Bioschemas: marking up biodiversity websites to improve data discovery and web-scale integration

Date: 10 March 2021

Venue: Zoom

Contacts:

Franck Michel

Meeting page: TDWG Webinar

Slides

Although major aggregators such as GBIF are very successful in gathering data from multiple data sources, simple websites (HTML without semantic markup) remain the most common way of sharing scientific data at low cost. To help search engines improve their findability, ranking and summarization, it is now a common practice to annotate web pages with structured, semantic metadata using the Schema.org vocabulary. The Bioschemas community aims to extend Schema.org to support markup for Life Sciences websites. Its biodiversity group has proposed the Taxon type to support the annotation of any webpage denoting taxa, TaxonName to support more specifically the annotation of taxonomic names registries, and guidelines describing how to leverage existing vocabularies such as Darwin Core or Wikidata. This is obviously just a start. We wish to encourage the biodiversity community to adopt this practice and engage in the discussion about possible new terms related, e.g., to traits or collections.

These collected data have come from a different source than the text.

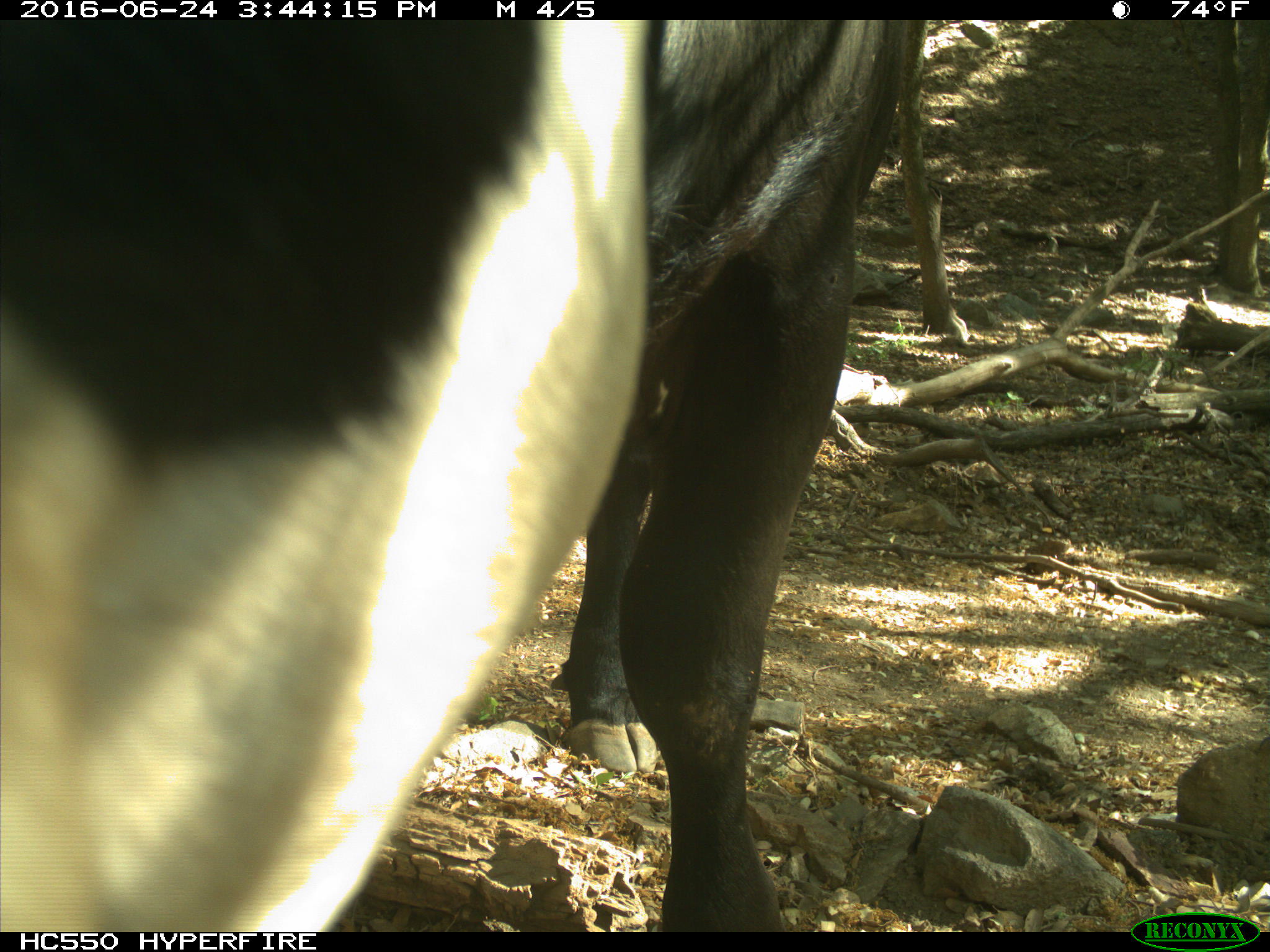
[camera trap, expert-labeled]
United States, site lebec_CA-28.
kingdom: Animalia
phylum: Chordata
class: Mammalia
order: Artiodactyla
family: Bovidae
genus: Bos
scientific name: Bos taurus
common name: domestic cow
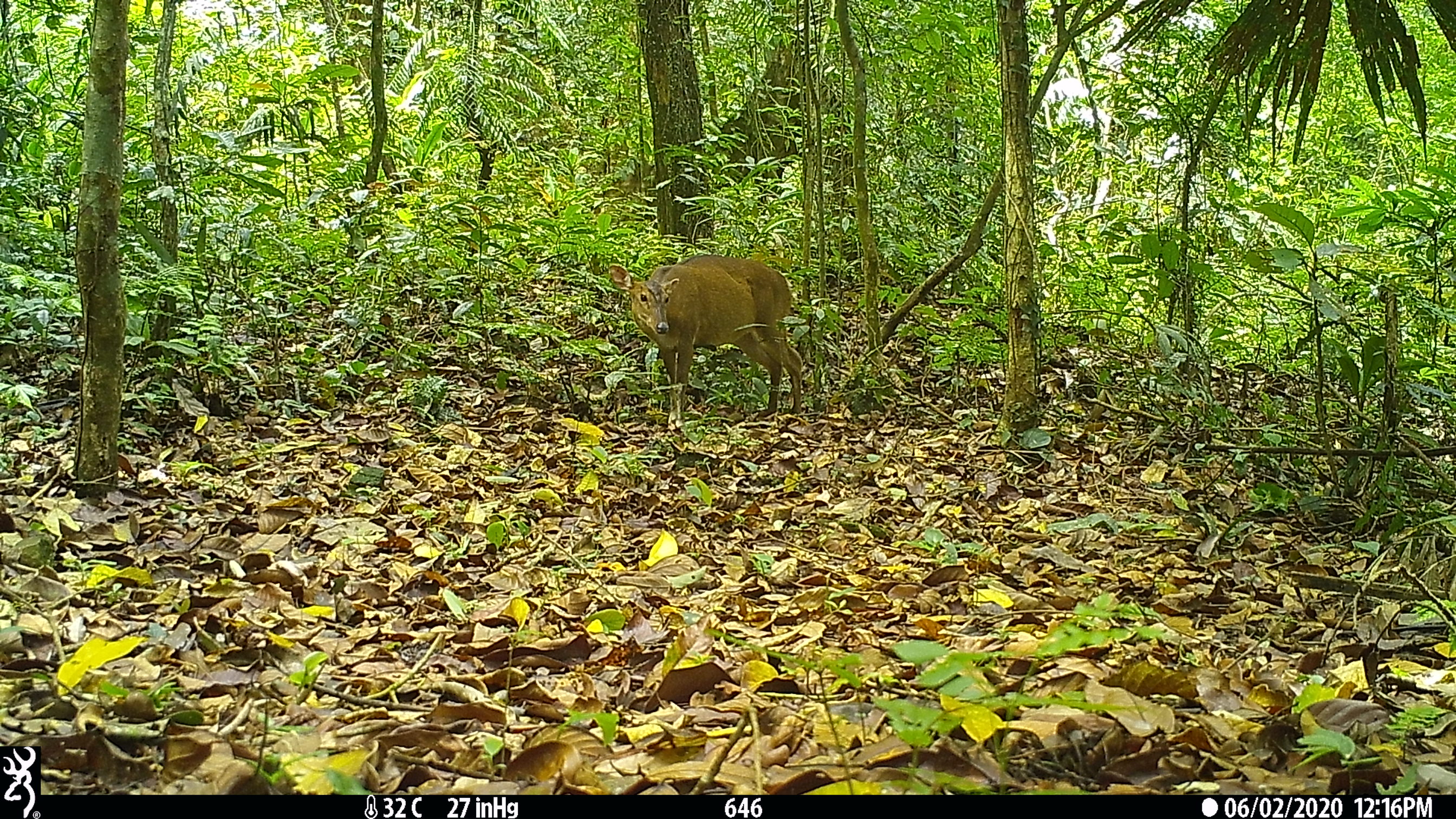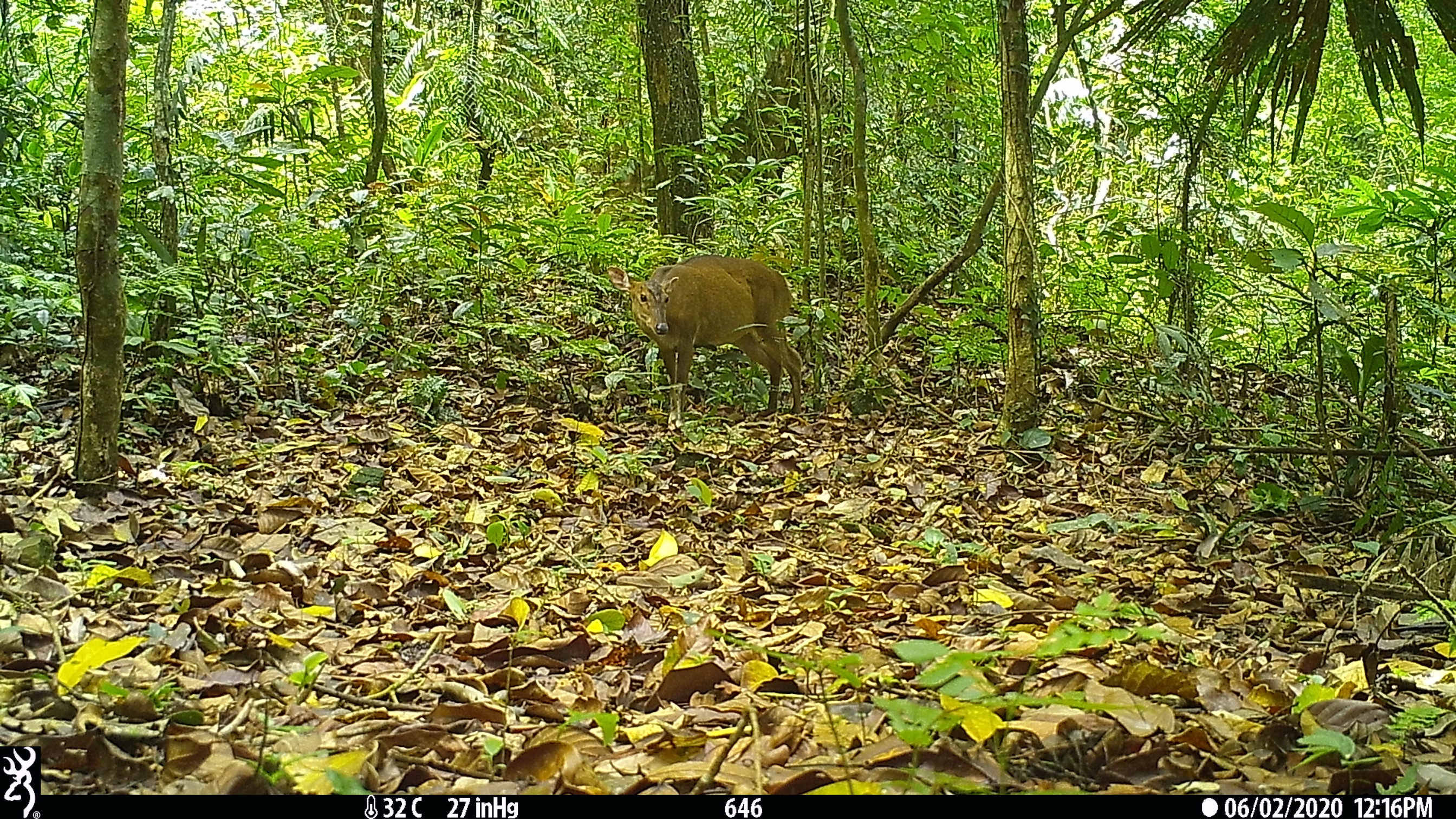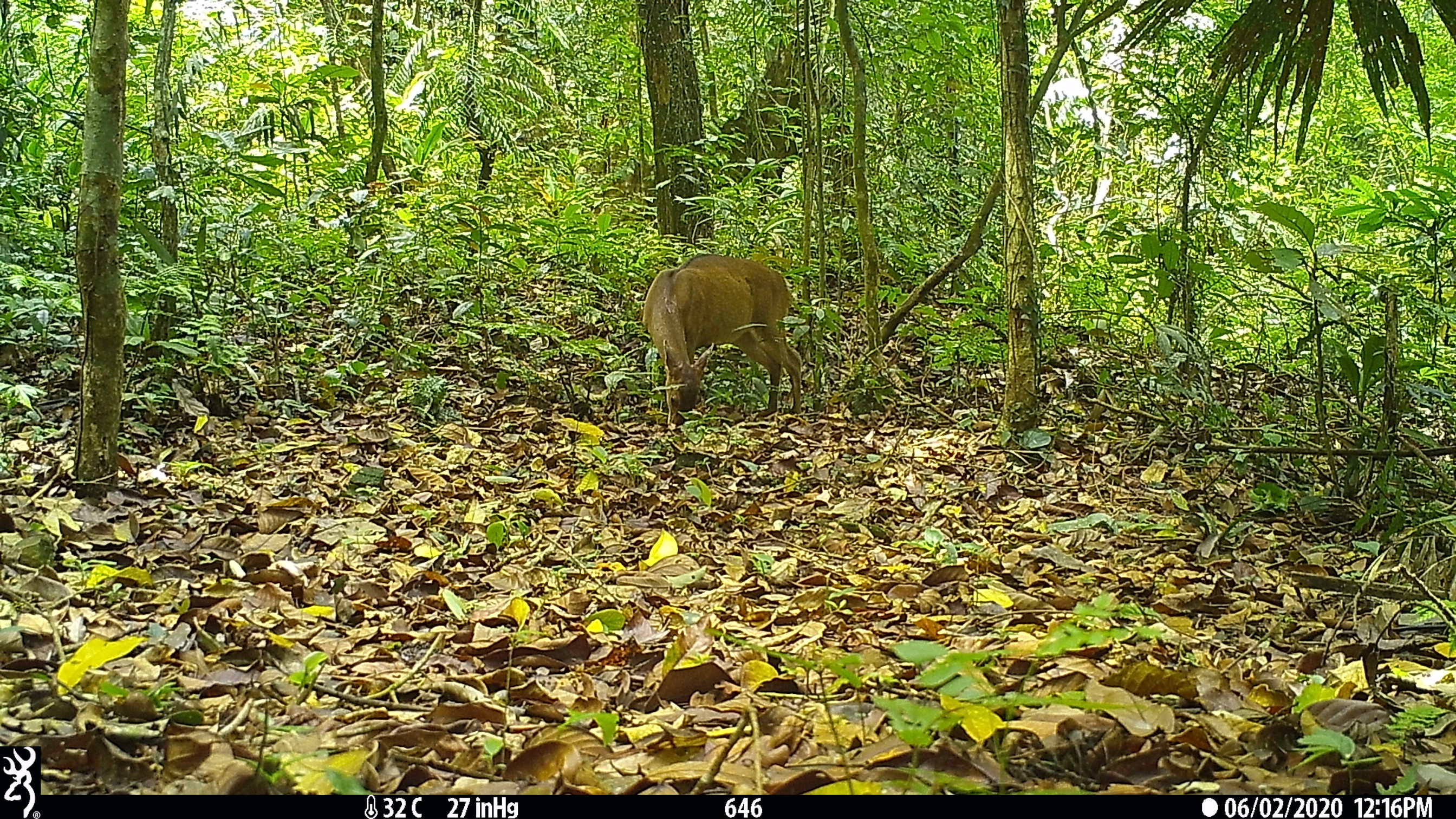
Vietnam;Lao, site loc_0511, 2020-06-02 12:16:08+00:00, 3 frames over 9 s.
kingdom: Animalia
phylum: Chordata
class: Mammalia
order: Artiodactyla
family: Cervidae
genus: Muntiacus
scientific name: Muntiacus vuquangensis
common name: large-antlered muntjac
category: large antlered muntjac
Large antlered muntjac (large-antlered muntjac) (Muntiacus vuquangensis). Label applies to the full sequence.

We believe that generalizing the use of such markup by the many websites reporting checklists, museum collections, occurrences etc., as well as project reports often referred to as grey literature, shall be a major step towards the development of novel, web-scale, biodiversity data integration scenarios. This presentation will be a continuation of a talk given at TDWG 2020. Please note, to proceed further the biodiversity community must now demonstrate its interest in having these terms endorsed by Schema.org through live markup deployments and the development of applications capable of exploiting this markup data.